Greg (Roberto Gregorius)


Dear Jeremy,

You clearly are interested in Chemistry. I congratulate you on your good taste. If you do not already have a copy of Zumdahl's "College Chemistry" test book, get one. Go to Barnes and Noble, or Amazon and look up choices on their "Used and Out-of-Print" books. Pick the latest edition and cheapest price. Zumdahl can help you answer many of your chemistry questions.

Now about acids. There are 5 common acids: hydrochloric, nitric, sulfuric, phosphoric and acetic. Sulfuric acid is the most important chemical ingredient in the world. Its use, volume and price is sometimes a good indicator of economic health of the USA and world.

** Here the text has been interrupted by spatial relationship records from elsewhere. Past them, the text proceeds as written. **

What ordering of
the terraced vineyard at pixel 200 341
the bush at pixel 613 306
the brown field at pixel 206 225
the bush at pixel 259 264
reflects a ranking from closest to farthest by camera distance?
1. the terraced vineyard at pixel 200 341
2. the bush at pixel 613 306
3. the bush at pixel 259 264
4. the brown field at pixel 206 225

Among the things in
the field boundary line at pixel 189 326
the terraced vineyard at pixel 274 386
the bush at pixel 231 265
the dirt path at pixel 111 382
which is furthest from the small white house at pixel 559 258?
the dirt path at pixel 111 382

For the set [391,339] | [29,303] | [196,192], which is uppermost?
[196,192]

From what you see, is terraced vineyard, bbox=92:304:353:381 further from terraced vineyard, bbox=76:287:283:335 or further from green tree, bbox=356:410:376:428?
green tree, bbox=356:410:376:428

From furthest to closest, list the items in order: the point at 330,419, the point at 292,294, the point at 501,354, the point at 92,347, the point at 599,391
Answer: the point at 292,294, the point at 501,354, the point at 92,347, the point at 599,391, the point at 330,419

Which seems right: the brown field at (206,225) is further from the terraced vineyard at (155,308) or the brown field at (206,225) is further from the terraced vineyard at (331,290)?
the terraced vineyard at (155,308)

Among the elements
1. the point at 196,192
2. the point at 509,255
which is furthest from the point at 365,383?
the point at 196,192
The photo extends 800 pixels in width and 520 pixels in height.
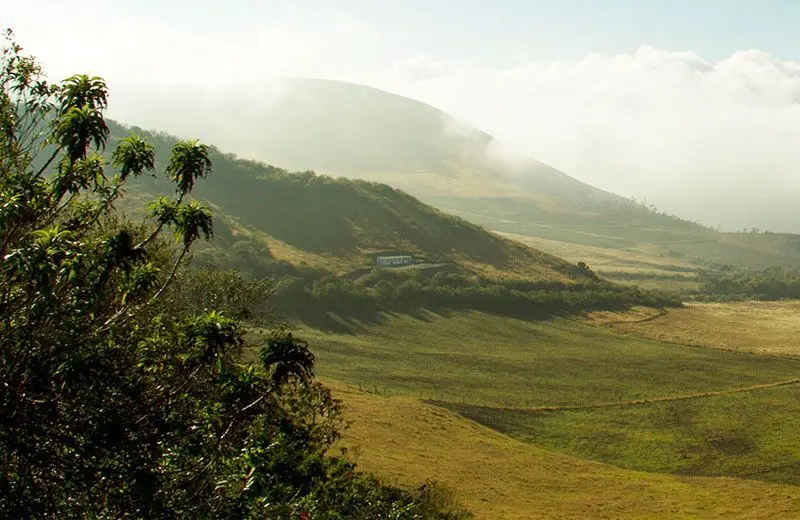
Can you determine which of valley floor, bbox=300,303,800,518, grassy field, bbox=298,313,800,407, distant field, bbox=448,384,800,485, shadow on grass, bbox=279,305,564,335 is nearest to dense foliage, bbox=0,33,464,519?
valley floor, bbox=300,303,800,518

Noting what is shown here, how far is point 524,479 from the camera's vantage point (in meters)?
63.2

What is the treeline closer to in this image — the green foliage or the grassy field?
the green foliage

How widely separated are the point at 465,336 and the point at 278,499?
372ft

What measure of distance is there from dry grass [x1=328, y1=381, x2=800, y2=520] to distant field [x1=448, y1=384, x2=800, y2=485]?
5.28 m

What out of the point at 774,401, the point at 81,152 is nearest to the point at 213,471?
the point at 81,152

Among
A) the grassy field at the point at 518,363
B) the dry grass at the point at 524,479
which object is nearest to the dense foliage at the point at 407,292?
the grassy field at the point at 518,363

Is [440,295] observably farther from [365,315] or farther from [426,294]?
[365,315]

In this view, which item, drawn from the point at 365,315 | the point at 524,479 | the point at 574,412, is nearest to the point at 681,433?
the point at 574,412

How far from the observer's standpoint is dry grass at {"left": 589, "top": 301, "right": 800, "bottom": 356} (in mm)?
150500

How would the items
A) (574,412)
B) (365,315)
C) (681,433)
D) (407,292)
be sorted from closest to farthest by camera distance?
(681,433), (574,412), (365,315), (407,292)

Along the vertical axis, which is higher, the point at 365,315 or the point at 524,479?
the point at 365,315

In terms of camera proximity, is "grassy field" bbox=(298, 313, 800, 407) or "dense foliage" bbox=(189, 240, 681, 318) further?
"dense foliage" bbox=(189, 240, 681, 318)

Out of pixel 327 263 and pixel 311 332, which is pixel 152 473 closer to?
pixel 311 332

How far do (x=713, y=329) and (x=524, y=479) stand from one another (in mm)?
125934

Sulfuric, nitric and hydrochloric acids are considered strong mineral acids. Their sources are sulfate, nitrate and chloride salts/minerals. They are strong because each one will easily release a proton in an aqueous solution.

Phosphoric acid is a weak mineral acid. While it has 3 protons, it does not give up the first proton 100% of the time when in water. Here is where the ideas of pH come in.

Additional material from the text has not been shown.